# Job
Name every place or facility that the passage on local planning below identifies by a proper name.

It is puzzling why Lawrence and Douglas County officials do not think in larger terms when planning for the needs of the ever-growing city and its residents.

West 23rd Street offers an ideal example. At the time the former gravel road was surfaced, and eventually designed as a four-lane street, city, and perhaps county or state, officials did not have the foresight to acquire sufficient right-of-way to accommodate additional lanes to handle increased traffic in the years to come.

Likewise, city officials allowed retail businesses to build far too close to the street, making it doubly difficult to add lanes. Now the street poses a serious and dangerous challenge.

This week, Douglas County officials announced plans to expand the handsome, 5-year-old Douglas County Jail. Did county commissioners six, seven or eight years ago think they were approving designs for a jail that would meet the county’s needs for the foreseeable future? Or did they realize the jail would be at capacity within a relatively short time and didn’t want to spend the extra money to build a larger facility?

Granted, there is no easy, guaranteed formula for planning for future needs. In many situations, expansions must take place in a staged manner to meet the city’s changing needs for certain services, such as schools.

# Given data
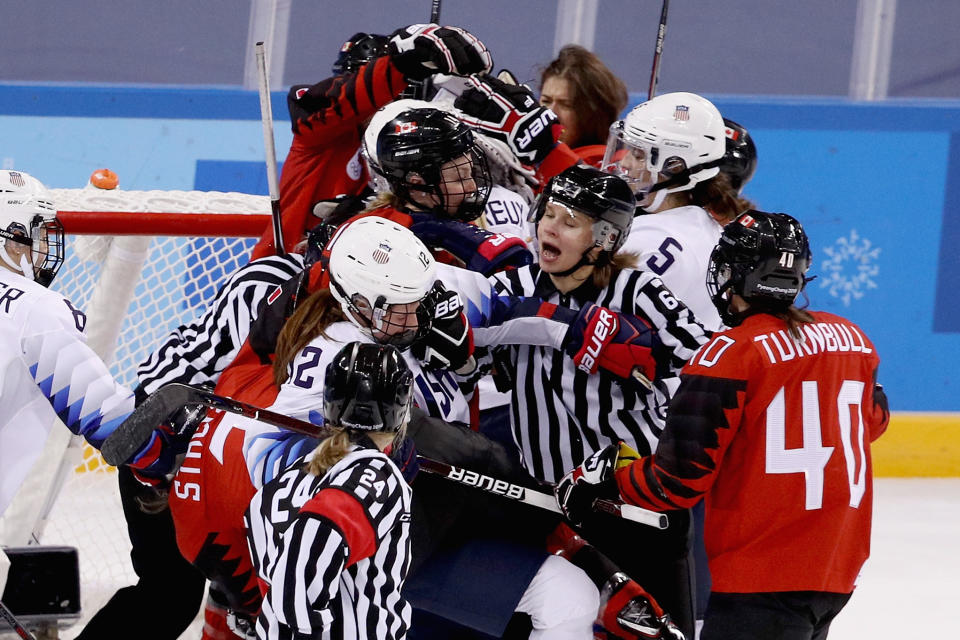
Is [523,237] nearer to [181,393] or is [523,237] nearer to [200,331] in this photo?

# Reply
Lawrence, Douglas County, West 23rd Street, Douglas County Jail